It’s been a week of Lib Dem policy announcements, foreshadowing the party’s pre-manifesto to be voted on by members at this October’s conference in Glasgow:
Monday: Norman Baker: “The Lib Dems want to restore the public’s trust in the police”
Tuesday: Fairer funding for Wales: “Lib Dems will actually do something about it,” vows Kirsty Williams
Wednesday: Steve Webb: Lib Dems will introduce “fair warning” for job-seekers who break benefit rules before sanctions imposed
Thursday: Lib Dems pledge more tax cuts: after personal allowance raised to £12.5k will also increase National Insurance threshold
And on Friday, ready for the weekend papers, Simon Hughes – the Lib Dem justice minister – highlighted plans to bring housing associations, water companies and the Big Six energy companies within the scope of the Freedom of Information Act, opening them up for public accountability.
Here’s how the Financial Times reported it:
Water companies, the “Big Six” energy suppliers and housing associations would be forced to open their books to the public under Liberal Democrat proposals. The move would represent the biggest overhaul of Freedom of Information rules since their introduction in 2000. Simon Hughes, the Lib Dem justice minister, is also pressing for private sector contracts delivering public services to be subject to the Freedom of Information Act. “I want to … open up the information about the way public services, and other services given to the public, are run,” he told the Financial Times. …
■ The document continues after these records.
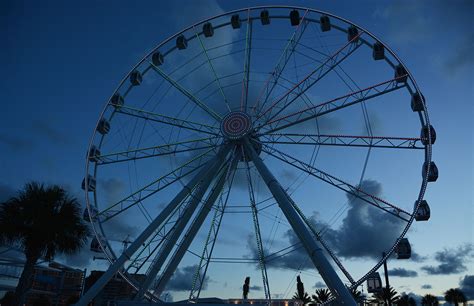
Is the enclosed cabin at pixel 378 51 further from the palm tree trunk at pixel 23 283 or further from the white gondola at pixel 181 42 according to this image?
the palm tree trunk at pixel 23 283

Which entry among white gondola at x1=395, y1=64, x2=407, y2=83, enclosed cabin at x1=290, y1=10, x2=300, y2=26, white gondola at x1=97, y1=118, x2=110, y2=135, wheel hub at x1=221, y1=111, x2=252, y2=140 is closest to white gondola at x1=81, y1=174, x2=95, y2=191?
white gondola at x1=97, y1=118, x2=110, y2=135

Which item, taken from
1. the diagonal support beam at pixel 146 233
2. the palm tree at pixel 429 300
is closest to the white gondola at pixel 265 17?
the diagonal support beam at pixel 146 233

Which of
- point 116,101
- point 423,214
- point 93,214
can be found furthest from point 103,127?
point 423,214

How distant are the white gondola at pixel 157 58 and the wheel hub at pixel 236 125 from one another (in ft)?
22.7

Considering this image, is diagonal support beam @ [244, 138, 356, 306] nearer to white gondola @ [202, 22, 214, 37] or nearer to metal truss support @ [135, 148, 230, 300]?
metal truss support @ [135, 148, 230, 300]

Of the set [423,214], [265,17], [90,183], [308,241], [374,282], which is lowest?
[374,282]

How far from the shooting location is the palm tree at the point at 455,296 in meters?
100

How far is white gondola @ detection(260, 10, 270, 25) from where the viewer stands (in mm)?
26906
He signalled his determination to press on with a wider review of the FOI law in the run-up to next year’s election, and hoped to publish the consultation next month. “This is core territory for us,” he said. “I want to make sure we can get as far as we can in this parliament.” Mr Hughes’ proposals to extend the rules to a narrow range of private companies would be a significant extension of the law that until now has been limited to public bodies. The powers were originally introduced by Tony Blair in 2000 to deliver a “more open government”.
“This is about catching three big fish it is right to bring into scope: housing associations, water companies and the Big Six energy companies,” said Mr Hughes. He believes that housing associations should be subjected to FOI requests, given that many are “effectively local authority housing providers under another name”. But he also wants to extend the act to “monopolistic” water and energy groups, and concedes that this is the “most controversial” aspect of his proposals. The question is “whether we ought not to use FOI to help the public hold to account people who are serious contributors to the household bills,” he said.
Finally, he wants to extend the law to specific contracts that private sector companies hold with public bodies. “I think there is fairly widespread support for this and it can be done in this parliament by a change in the guidance which can be issued from the department,” said Mr Hughes.
5 Comments
‘The question is “whether we ought not to use FOI to help the public hold to account people who are serious contributors to the household bills,” he said.’
The same could be said for Tesco. Why not open up them to FoI? For that matter why not open up private sector newspapers to FoI, they all seem to think FoI is great.
Quite a few of those “policy announcements” seem to have not been thought out very well, and not actual policy because not yet endorsed in the proper way by the party. See for example the discussions on Norman Bakers ideas about drugs and animal testing.
Maybe a better description would be a week of brainstorming – throwing out ideas that will need a lot more work before they start to look like policies?
But my personal impression was perhaps less charitable – LibDem MPs reaching panic mode, realising at last that many won’t have the same jobs after 2015, and trying anything in desperation!
The bottom line is that the energy utilities are a ‘split monopoly’ in all but name. They have nothing particular to compete with each other over and should probably never have been privatised. Unlike the water utilities, however, which should certainly never have been privatised!
Welcome this whole heartedly based on issues I have discovered through a DPR.
Sadly, I’m not certain this will extend to private companies, charities and quangos contracted to do public sector work. I myself have found a dead-end several times when the public authority I’ve requested authorities have said that, under the act, they’re actually not FOIable.